* [What is being asked]: The answer must consist only of the lines in the records below from the line with "Rótula de Direccion" to the line with "330,454 likes ·", both included, copied word for word with every picture left out.

[Scraped caption text data]

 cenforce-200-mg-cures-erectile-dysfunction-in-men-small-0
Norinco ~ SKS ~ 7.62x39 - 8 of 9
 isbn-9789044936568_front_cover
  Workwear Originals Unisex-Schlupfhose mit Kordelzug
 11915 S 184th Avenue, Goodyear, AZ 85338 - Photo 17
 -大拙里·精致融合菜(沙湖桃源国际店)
...
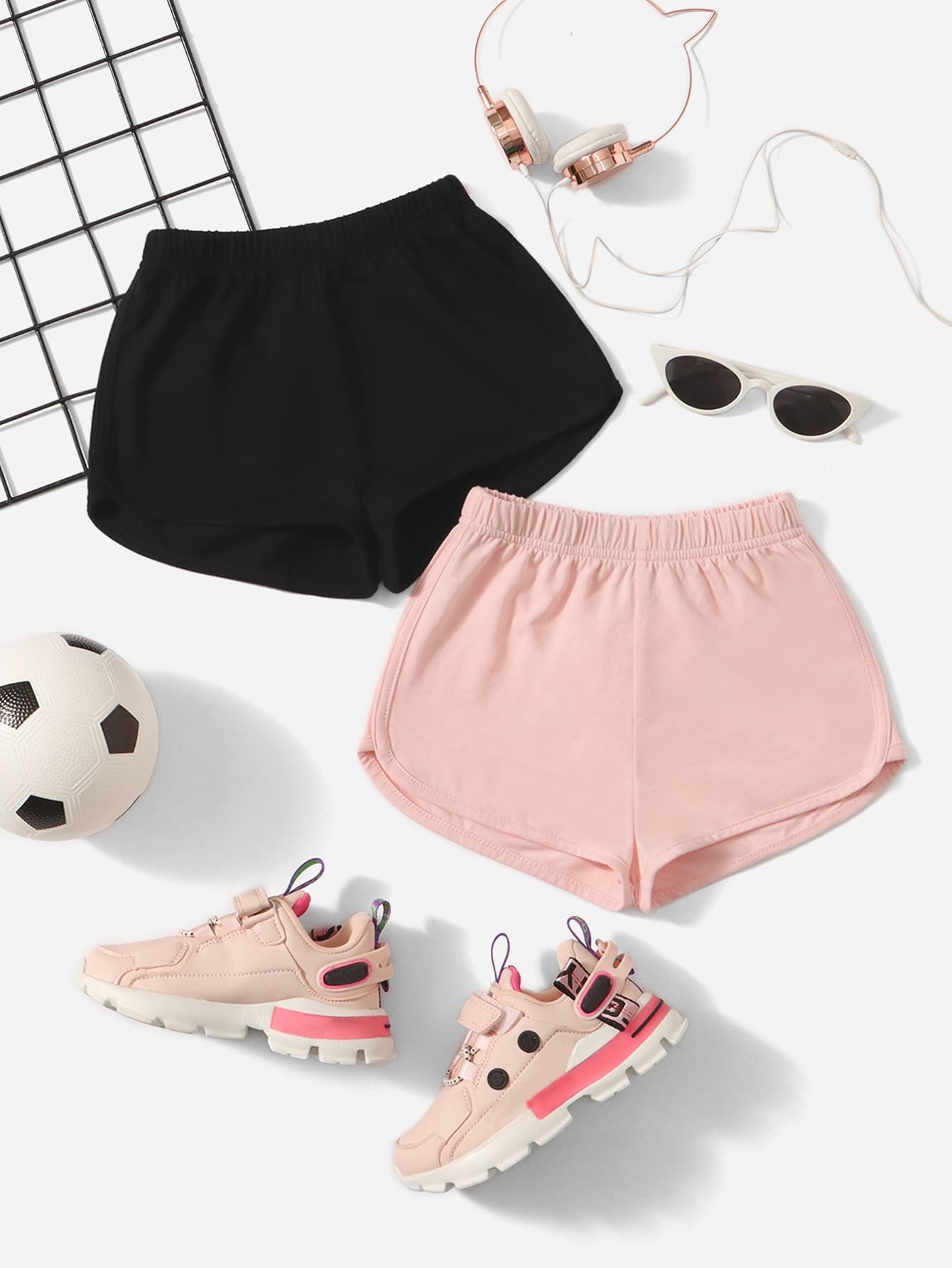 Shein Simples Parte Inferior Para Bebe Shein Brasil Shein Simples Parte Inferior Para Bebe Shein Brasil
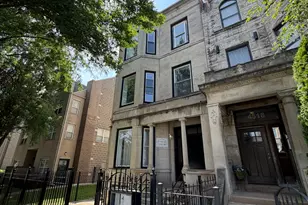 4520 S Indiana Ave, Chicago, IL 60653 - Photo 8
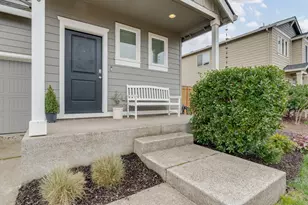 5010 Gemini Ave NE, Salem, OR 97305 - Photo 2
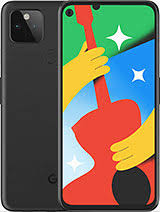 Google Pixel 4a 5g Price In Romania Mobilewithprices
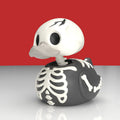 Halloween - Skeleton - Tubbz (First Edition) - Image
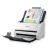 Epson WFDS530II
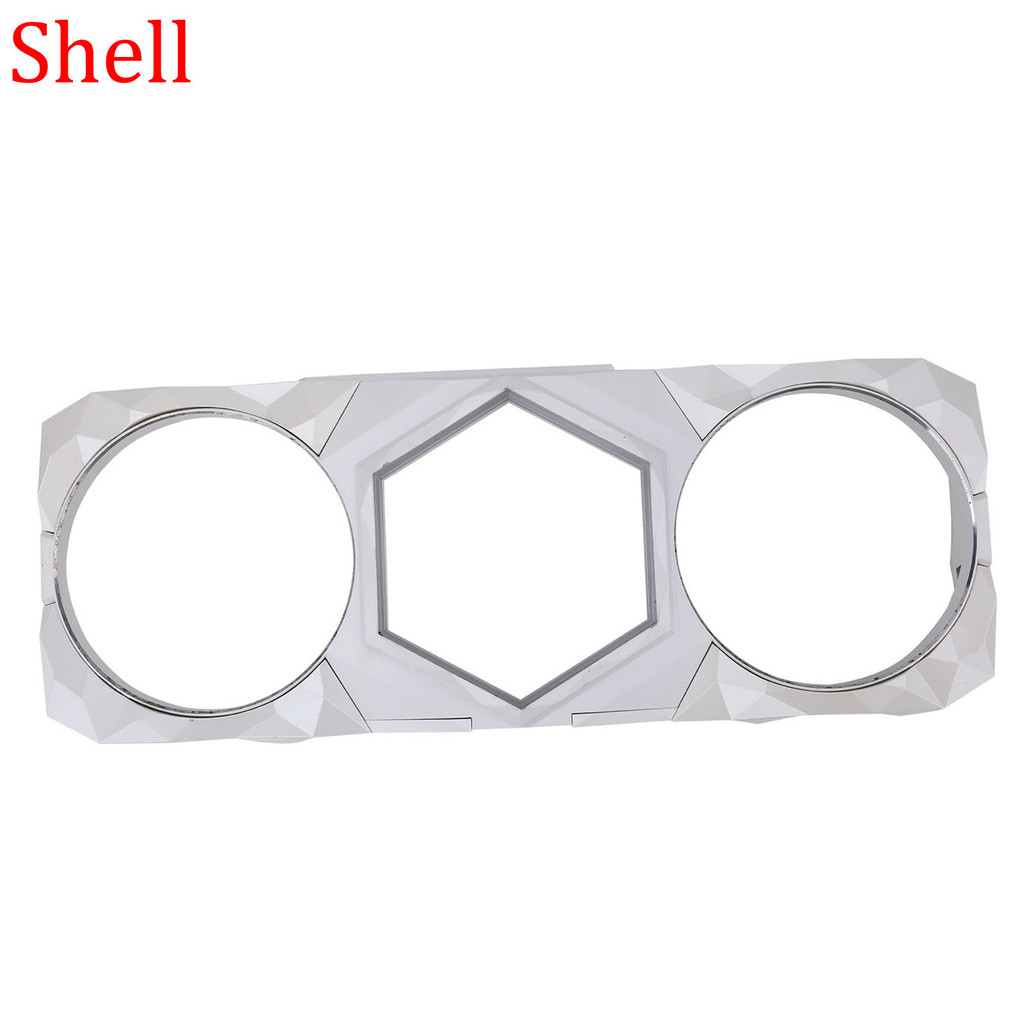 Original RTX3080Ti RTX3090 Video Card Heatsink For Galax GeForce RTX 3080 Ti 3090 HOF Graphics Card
==
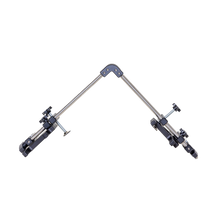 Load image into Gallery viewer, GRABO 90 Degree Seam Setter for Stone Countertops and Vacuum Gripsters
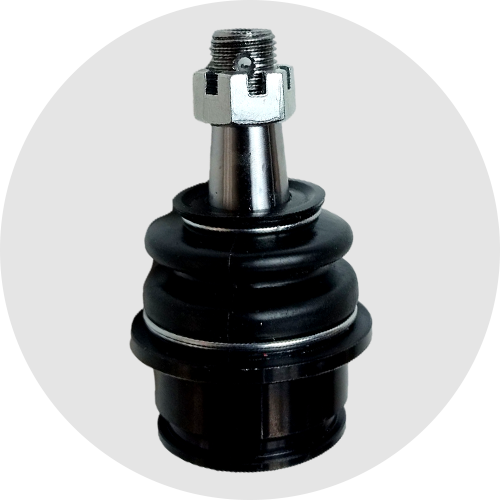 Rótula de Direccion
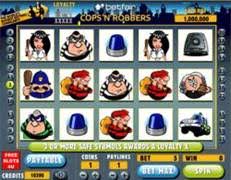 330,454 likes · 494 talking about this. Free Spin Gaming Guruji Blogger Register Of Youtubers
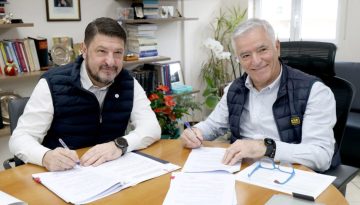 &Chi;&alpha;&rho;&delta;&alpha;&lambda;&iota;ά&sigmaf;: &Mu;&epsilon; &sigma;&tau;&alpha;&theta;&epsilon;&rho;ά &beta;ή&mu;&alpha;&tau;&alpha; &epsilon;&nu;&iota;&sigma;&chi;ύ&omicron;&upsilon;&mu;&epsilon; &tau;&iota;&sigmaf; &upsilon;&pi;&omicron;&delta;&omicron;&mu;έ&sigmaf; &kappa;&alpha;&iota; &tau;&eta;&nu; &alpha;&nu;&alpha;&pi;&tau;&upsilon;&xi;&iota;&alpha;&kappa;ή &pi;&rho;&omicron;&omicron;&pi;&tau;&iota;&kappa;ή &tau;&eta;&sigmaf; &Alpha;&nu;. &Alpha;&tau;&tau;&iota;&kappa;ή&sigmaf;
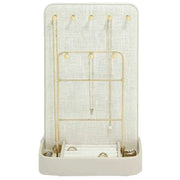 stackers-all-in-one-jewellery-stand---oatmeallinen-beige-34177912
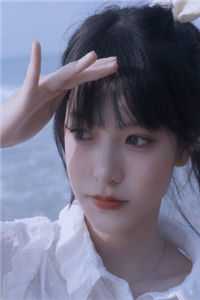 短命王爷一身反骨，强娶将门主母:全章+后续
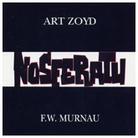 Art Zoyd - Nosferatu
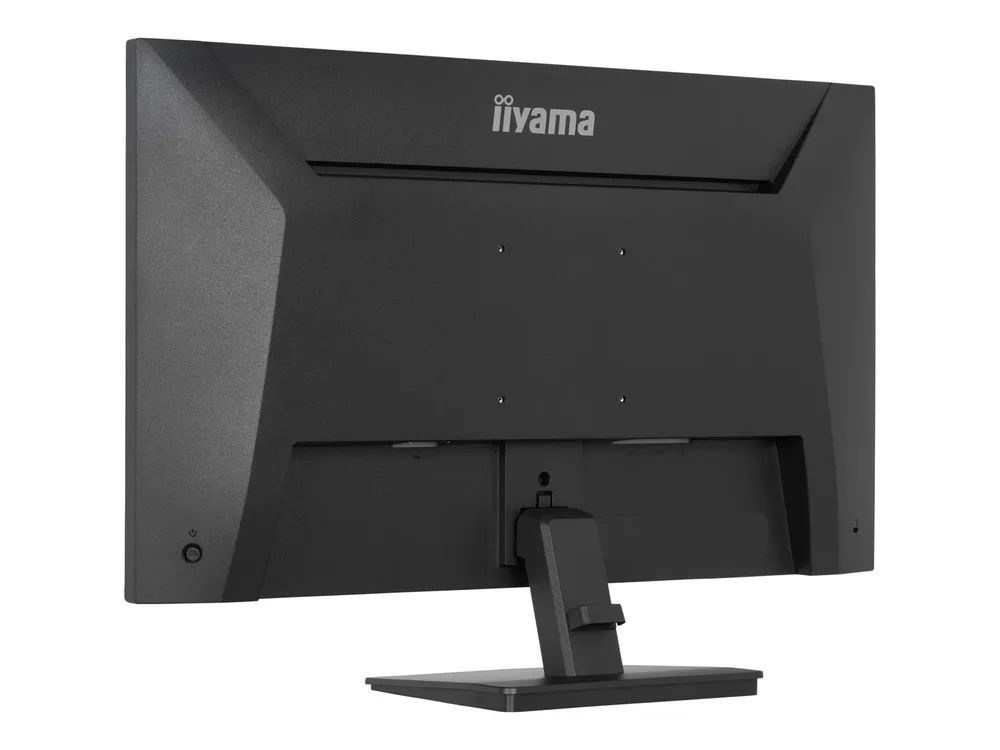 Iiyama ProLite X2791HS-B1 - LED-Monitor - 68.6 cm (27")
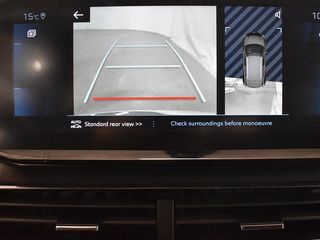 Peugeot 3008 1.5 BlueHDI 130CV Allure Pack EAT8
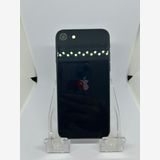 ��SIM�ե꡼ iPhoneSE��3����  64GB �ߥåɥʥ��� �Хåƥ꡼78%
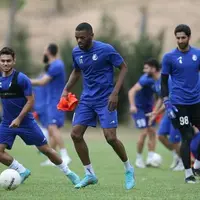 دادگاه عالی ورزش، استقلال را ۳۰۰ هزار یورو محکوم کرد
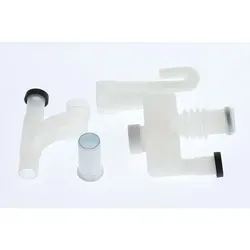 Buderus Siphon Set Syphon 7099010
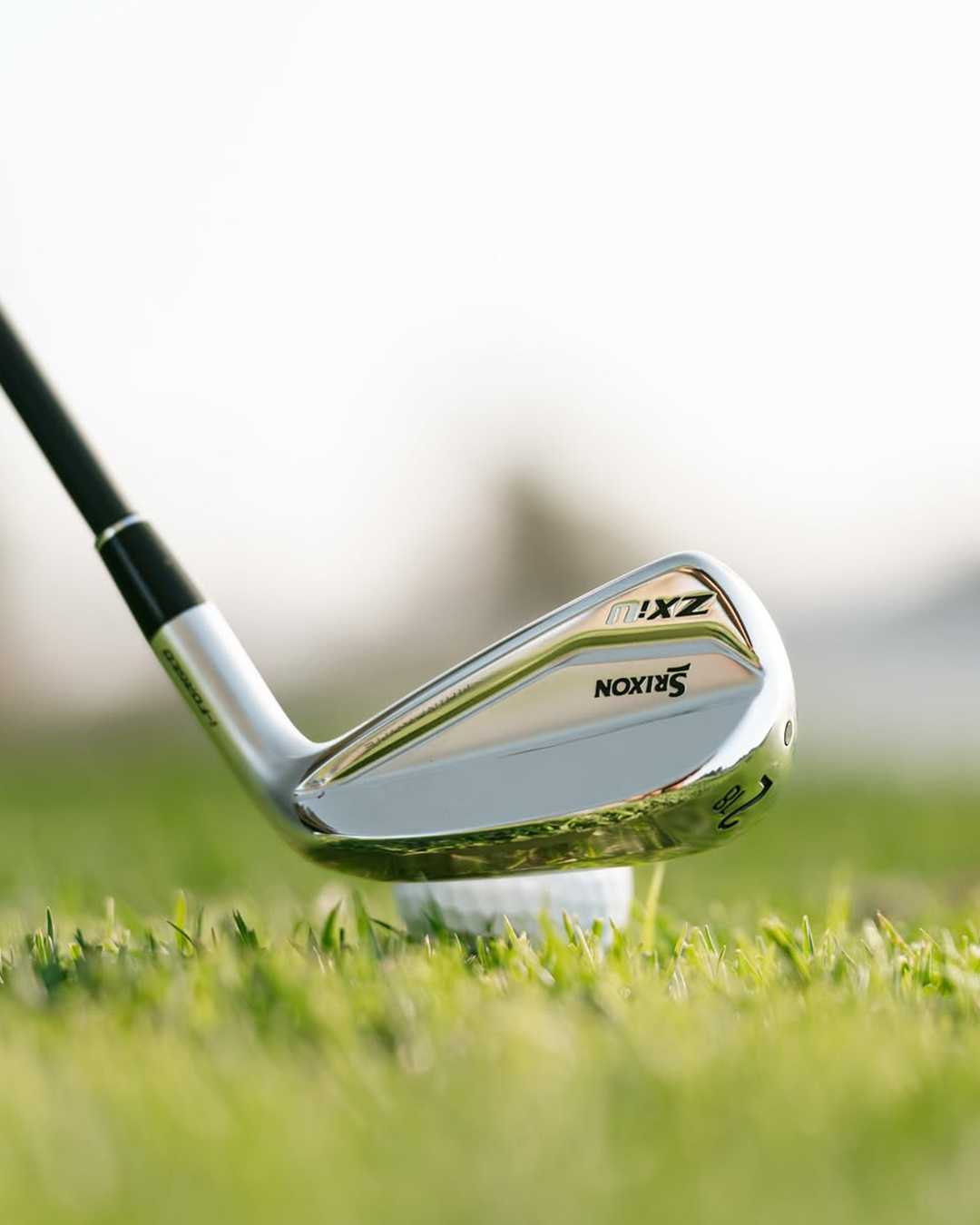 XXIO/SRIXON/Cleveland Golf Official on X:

* [Answer box]:
 Rótula de Direccion
 330,454 likes · 494 talking about this. Free Spin Gaming Guruji Blogger Register Of Youtubers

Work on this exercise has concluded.